It's smarter than most adults but captivates kids. It is a decade of work that deserves all the awards that could possibly be given.

By @fermigier - 10 months
https://www.newyorker.com/magazine/2023/10/30/the-mysteries-...

I've read, many times (it's a very short read), M. Watterson's (and his friend's John Kascht) latest work, "The Mysteries", and I very much like it. It's a multifaceted fable that explores, among other things, the tension between curiosity and control, and the allure and danger of technological progress. "The Mysteries" takes a more somber and philosophical approach, and its graphical style is radically different from C&H's, but I think it still shares with C&H a deep appreciation for the mysteries of life and the power of imagination to enrich our understanding of the world.

By @tomrod - 10 months
Calvin and Hobbes was a source of happiness during a mostly miserable adolescence. My world is better for Bill Watterson having been in it, even if he'll never know that himself.
By @munchler - 10 months
Fishing the comics section out of the Sunday paper to read a big Calvin and Hobbes strip was a joy. At the peak of the era, our paper (The Washington Post) actually had two separate comics sections, one with C&H on the front and the other with Peanuts. There was also Doonesbury and Bloom County, many other lesser strips, and even magazines like Parade and Potomac, all of which together provided a full morning’s entertainment.
By @putlake - 10 months
Since influential people are on this forum, someone should get Bill Watterson nominated for the Nobel prize in literature.
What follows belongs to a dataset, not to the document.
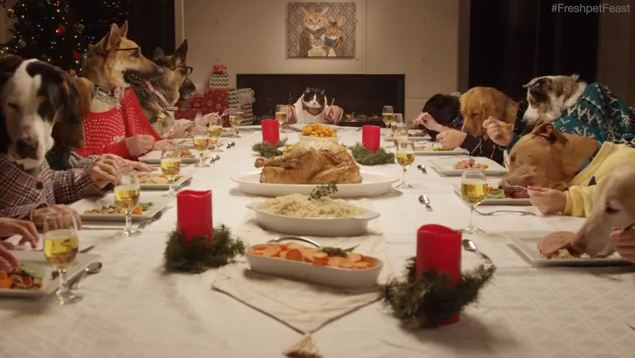 These Dogs And A Cat Enjoying A Festive Feast Looks More Fun Than Our Christmas Day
His work deserves that honor as much as, if not more than, Bob Dylan.
By @kejaed - 10 months
I grew up with Calvin and Hobbes collections in the back seat of the car on family vacations. I was 14 when the strip ended so I had lots of historical material to go through at the book stores (!).
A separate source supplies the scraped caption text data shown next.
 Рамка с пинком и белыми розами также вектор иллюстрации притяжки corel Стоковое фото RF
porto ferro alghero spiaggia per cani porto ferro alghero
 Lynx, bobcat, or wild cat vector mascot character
We have the anthology at home, I think it’s time to introduce the kids (6 & 9) to Watterson, although my son is already an expert at Calvinball without even knowing it.

What struck me reading this piece was thinking about how all the constraints that Watterson faced just don’t exist today, as he pointed out with his “click of the mouse” comment. Constraints can often lead to creative solutions, I wonder where Calvin and Hobbes would go in today’s landscape.
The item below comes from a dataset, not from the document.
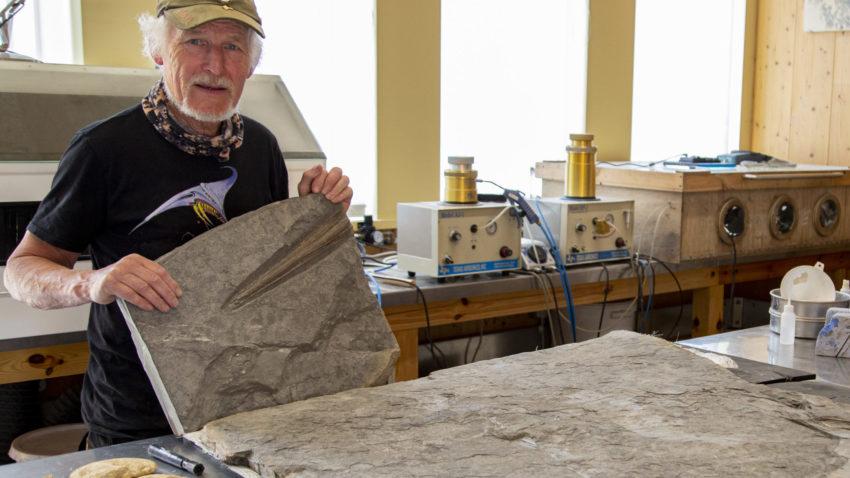 Steve Etches with an ichthyosaurus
By @irrational - 10 months
I was a teenager in the 80s. I can remember going outside in the dark before school to get the paper so I could read C&H during breakfast. I didn’t know at the time that they would someday be reprinted in books, so I would cut each one out and tape it into a notebook.

The other main comic strip I enjoyed at that time was The Far Side. Recently I reread both Calvin and Hobbes and the Far Side. Calvin and Hobbes is still just as good as a 50s year old adult (though I find I now identify a lot more with the parents). But, I didn’t find the same thing to be true of The Far Side. Some of the Far Side strips are wonderful - like The School of the Gifted - but most just fell flat for me.

By @ryukoposting - 10 months
I'm not sure how many times I've read this before - at least twice, I think. Much like Calvin and Hobbes, it never gets old.

I'm too young to remember Calvin and Hobbes as a new comic. But, my parents had a complete anthology and I must have read the entire thing half a dozen times, cover to cover. I think Calvin and Hobbes informed the way I try to look at life. Embrace spontaneity and use your imagination. It's easy to forget that stuff.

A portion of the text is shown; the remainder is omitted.